Istnieje oczywiście możliwość dobrowolnego ubezpieczenia społecznego – jest ono jednak bardzo kosztowne, naliczane jest bowiem od średniej krajowej (obecnie wynosiło ono nie mniej niż 298,57 zł). Trudnością w dobrowolnym zarejestrowaniu się jako dobrowolnie opłacający składki, jest kara, którą musi uiścić bezrobotny, jeśli od ostatniego okresu jego ubezpieczenia minęło więcej niż trzy miesiące.

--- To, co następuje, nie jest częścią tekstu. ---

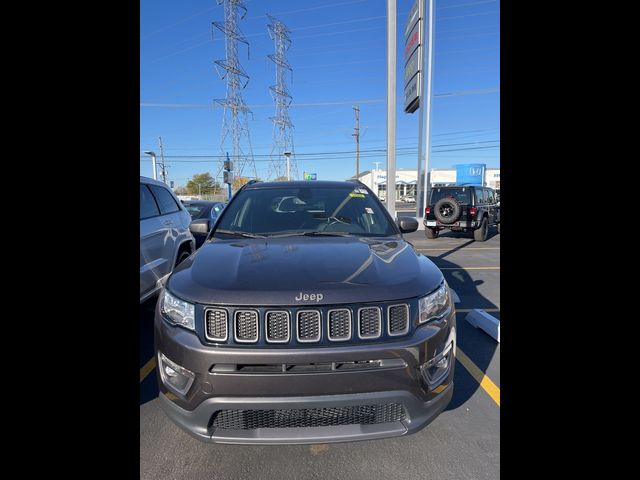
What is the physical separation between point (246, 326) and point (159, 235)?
321 centimetres

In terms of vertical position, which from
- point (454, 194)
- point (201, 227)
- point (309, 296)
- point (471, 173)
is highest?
point (471, 173)

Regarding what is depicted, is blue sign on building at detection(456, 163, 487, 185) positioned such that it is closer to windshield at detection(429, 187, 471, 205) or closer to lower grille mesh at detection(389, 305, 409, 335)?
windshield at detection(429, 187, 471, 205)

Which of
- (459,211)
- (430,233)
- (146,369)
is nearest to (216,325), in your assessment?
(146,369)

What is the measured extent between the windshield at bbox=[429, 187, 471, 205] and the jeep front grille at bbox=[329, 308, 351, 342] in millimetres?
11197

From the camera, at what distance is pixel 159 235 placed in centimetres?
430

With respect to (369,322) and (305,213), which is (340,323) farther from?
(305,213)

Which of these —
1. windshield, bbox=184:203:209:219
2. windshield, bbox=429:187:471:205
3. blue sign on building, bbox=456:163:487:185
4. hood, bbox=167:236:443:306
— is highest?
blue sign on building, bbox=456:163:487:185

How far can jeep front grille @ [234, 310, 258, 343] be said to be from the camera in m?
1.64

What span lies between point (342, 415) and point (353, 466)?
1.52 ft

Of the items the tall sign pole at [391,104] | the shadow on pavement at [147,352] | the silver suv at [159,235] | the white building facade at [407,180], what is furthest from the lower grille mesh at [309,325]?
the white building facade at [407,180]

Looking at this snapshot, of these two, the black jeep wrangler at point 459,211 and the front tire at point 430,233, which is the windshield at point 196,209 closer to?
the black jeep wrangler at point 459,211

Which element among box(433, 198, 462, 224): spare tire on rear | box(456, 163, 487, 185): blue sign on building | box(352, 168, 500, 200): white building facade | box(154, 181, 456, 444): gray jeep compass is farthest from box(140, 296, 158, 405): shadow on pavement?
box(352, 168, 500, 200): white building facade
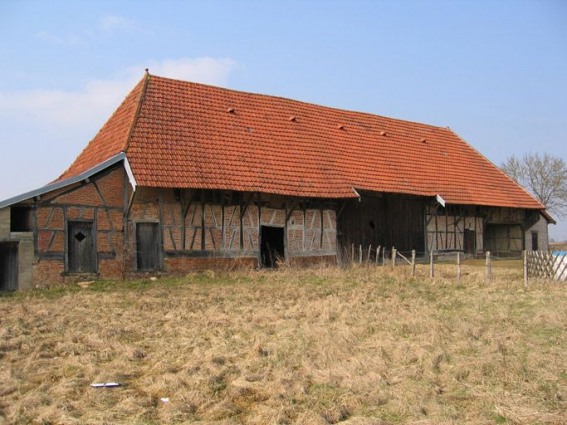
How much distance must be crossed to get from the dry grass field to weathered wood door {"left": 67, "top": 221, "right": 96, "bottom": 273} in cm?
257

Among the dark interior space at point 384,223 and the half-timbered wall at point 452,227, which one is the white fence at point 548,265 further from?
the half-timbered wall at point 452,227

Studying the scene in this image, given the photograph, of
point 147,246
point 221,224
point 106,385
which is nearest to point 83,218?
point 147,246

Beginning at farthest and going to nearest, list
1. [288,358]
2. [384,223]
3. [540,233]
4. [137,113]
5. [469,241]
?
1. [540,233]
2. [469,241]
3. [384,223]
4. [137,113]
5. [288,358]

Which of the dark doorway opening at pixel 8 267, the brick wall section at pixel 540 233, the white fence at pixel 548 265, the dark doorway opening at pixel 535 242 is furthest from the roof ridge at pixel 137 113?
the dark doorway opening at pixel 535 242

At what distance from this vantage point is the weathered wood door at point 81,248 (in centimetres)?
1467

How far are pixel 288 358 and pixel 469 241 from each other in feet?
59.1

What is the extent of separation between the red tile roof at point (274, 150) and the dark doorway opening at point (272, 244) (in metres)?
1.79

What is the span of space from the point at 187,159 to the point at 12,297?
6254mm

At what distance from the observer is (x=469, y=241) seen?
75.6 ft

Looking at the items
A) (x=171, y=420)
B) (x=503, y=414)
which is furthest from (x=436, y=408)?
(x=171, y=420)

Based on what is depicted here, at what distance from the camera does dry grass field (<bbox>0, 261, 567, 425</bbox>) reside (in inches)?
201

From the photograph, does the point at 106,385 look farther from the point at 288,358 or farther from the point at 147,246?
the point at 147,246

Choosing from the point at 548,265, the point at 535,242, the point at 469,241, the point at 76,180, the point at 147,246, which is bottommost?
the point at 548,265

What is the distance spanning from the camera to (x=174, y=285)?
1406cm
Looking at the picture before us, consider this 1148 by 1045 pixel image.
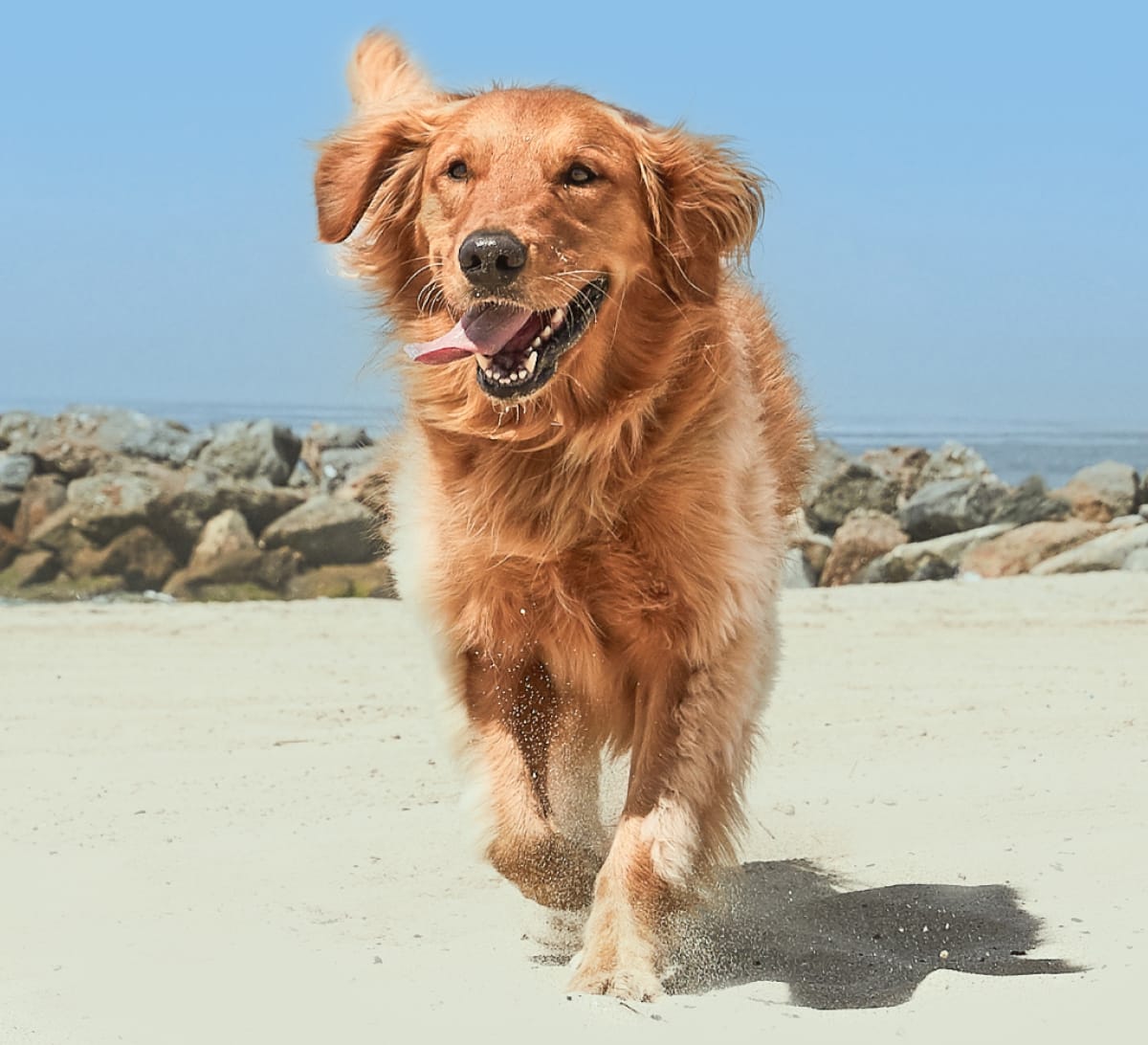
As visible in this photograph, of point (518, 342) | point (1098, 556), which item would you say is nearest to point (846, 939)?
point (518, 342)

Wiele osób, po utracie pracy nie decyduje się na rejestrację w UP, mając nadzieję na szybkie znalezienie pracy. Jeśli okaże się, że pracy przez ten czas nie znajdą, aby móc się ubezpieczyć dobrowolnie, muszą zapłacić „karę” za czas pozostawania bez ubezpieczenia – minimum 663,49 zł (najwyższa stawka to 6 634,90 zł za pozostawanie bez ubezpieczenia powyżej 10 lat).
Co zamierza zatem Rząd? Wiceminister pracy, Czesława Ostrowska mówi o rozpoczęciu od Nowego Roku prac nad przepisami, które mają ukrócić możliwość wielokrotnego rejestrowania się w UP dla ubezpieczenia. Istnieje opcja, że składka na dobrowolne ubezpieczenie społeczne ulegnie zmniejszeniu.